Calibrate - Post-Launch AI Feature Calibration
Core Philosophy
Calibration happens after launch, not before.
The mistake: Building elaborate systems to perfectly calibrate AI behavior before launch. The reality: You learn what quality means by shipping to users and seeing what they actually need.
The Calibration Loop:
- Deploy at current agency level
- Monitor performance in prod
- Analyze and learn
- Calibrate system
- Test changes
- Consider agency increase
- Repeat
Entry Point
When this skill is invoked, start with:
━━━━━━━━━━━━━━━━━━━━━━━━━━━━━━━━━━━━━━━━━━━━━━━━━━━━━━━━━━━━━━
CALIBRATE
━━━━━━━━━━━━━━━━━━━━━━━━━━━━━━━━━━━━━━━━━━━━━━━━━━━━━━━━━━━━━━
Calibration happens after launch, not before.
What do you need?
1. Document error patterns
→ Analyze failures, categorize, plan fixes
2. Review eval performance
→ Are evals catching real issues? Missing patterns?
3. Agency promotion decision
→ Is this feature ready for more autonomy?

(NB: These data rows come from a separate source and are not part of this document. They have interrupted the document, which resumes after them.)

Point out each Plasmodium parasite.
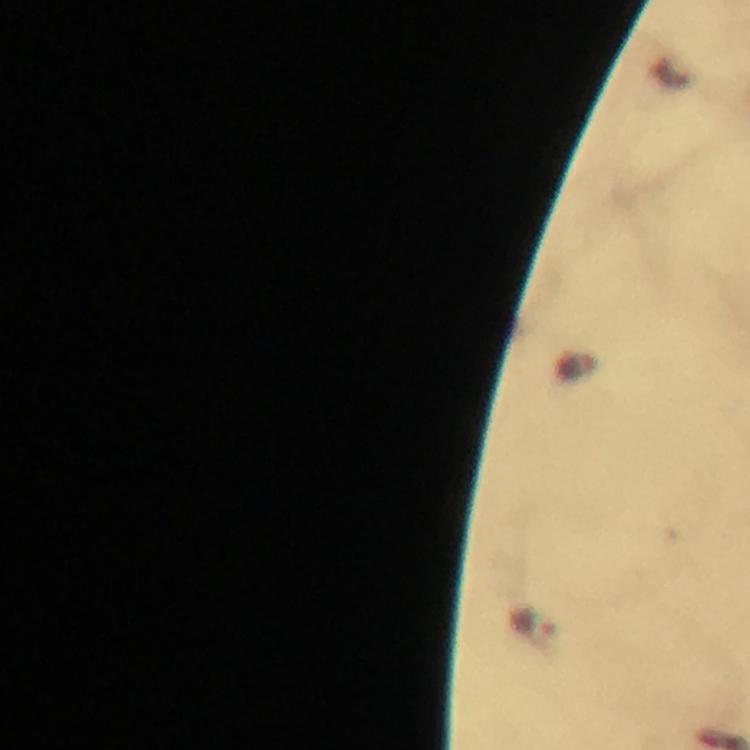

Approximate centers as (x, y) in pixels.
Plasmodium parasites: (533, 623).

Giemsa-stained preparation. 100x magnification. Thick smear. Image is 750×750 pixels. From a diagnostic examination for malaria. Cropped region of a single field of view. Immersion oil applied. Photographed with a smartphone mounted on the microscope.Classify this cell by malaria status.
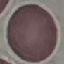

Uninfected.

Thin smear of blood. Automatically extracted cell patch, resized to 64 × 64 pixels. Giemsa stain. Photographed with a smartphone camera at the microscope eyepiece.State which parasite is depicted.
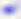

Toxoplasma gondii.

Micrograph. 400x magnification.Report the malaria status of this cell.
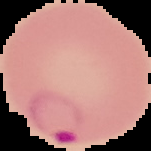
It is parasitized.

image size = 151×151 pixels
image type = segmented cell region with the area outside set to black
preparation = thin blood smear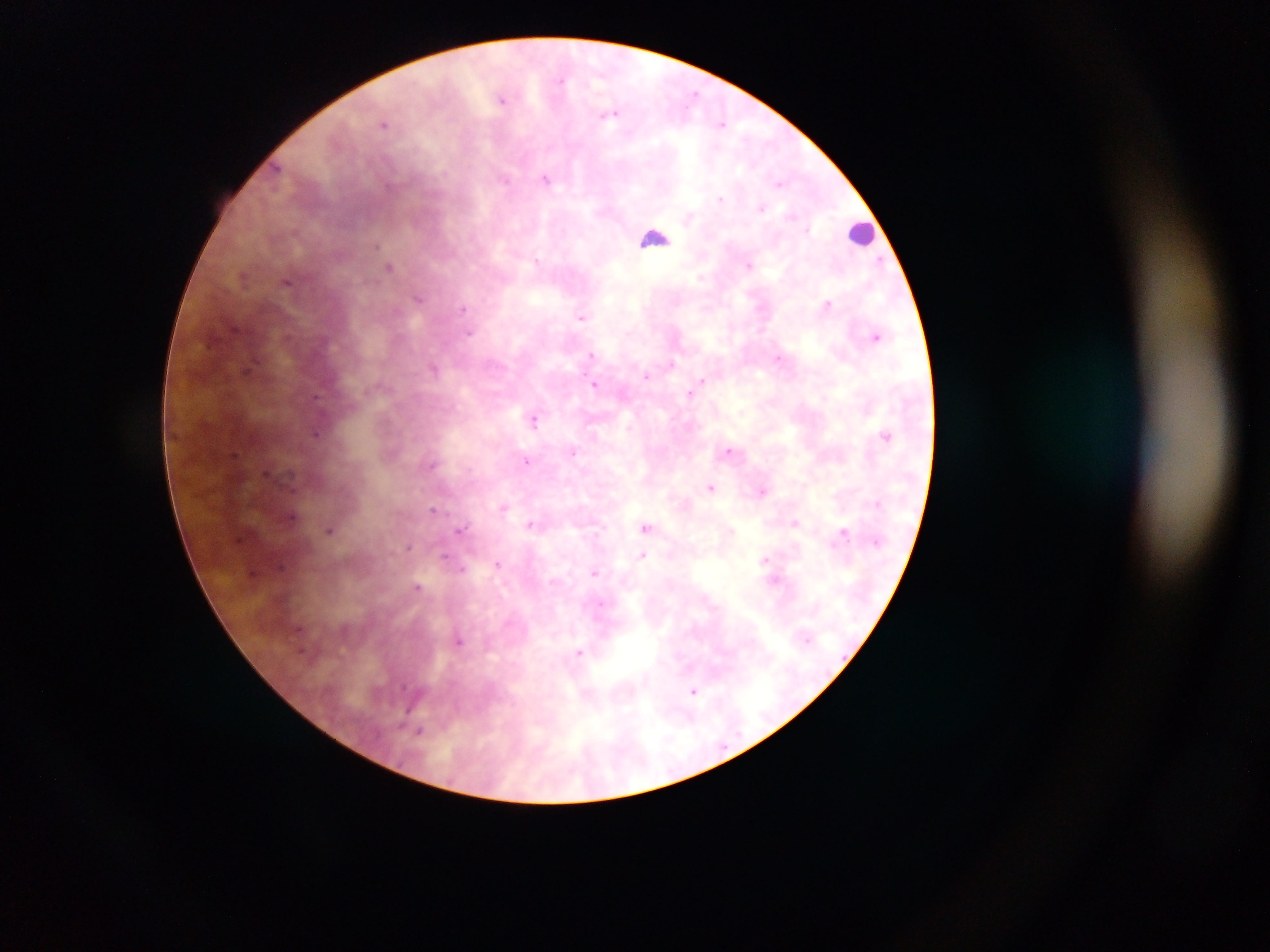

4. Quick calibration check
→ Is the system behaving as expected?
━━━━━━━━━━━━━━━━━━━━━━━━━━━━━━━━━━━━━━━━━━━━━━━━━━━━━━━━━━━━━━
Parse intent from context:
- If user mentions "errors" or "failures" or "bugs" → Flow 1
- If user mentions "evals" or "tests" or "coverage" → Flow 2
- If user mentions "promote" or "increase" or "V2" → Flow 3
- If user mentions "check" or "status" or "quick" → Flow 4
Command-line shortcuts:
/calibrate→ Show entry menu/calibrate --errors→ Flow 1 (error patterns)/calibrate --evals→ Flow 2 (eval review)/calibrate --promote→ Flow 3 (agency promotion)/calibrate --quick→ Flow 4 (quick check)
Flow 1: Document Error Patterns
Step 1: Gather Error Data
━━━━━━━━━━━━━━━━━━━━━━━━━━━━━━━━━━━━━━━━━━━━━━━━━━━━━━━━━━━━━━
ERROR PATTERN DOCUMENTATION
━━━━━━━━━━━━━━━━━━━━━━━━━━━━━━━━━━━━━━━━━━━━━━━━━━━━━━━━━━━━━━
Let's catalog what's going wrong.
Where are you seeing errors?
• User feedback / complaints
• Support tickets
• Monitoring alerts
• Manual review
• User corrections / overrides
━━━━━━━━━━━━━━━━━━━━━━━━━━━━━━━━━━━━━━━━━━━━━━━━━━━━━━━━━━━━━━
Questions to ask:
- "What specific failures have you observed?"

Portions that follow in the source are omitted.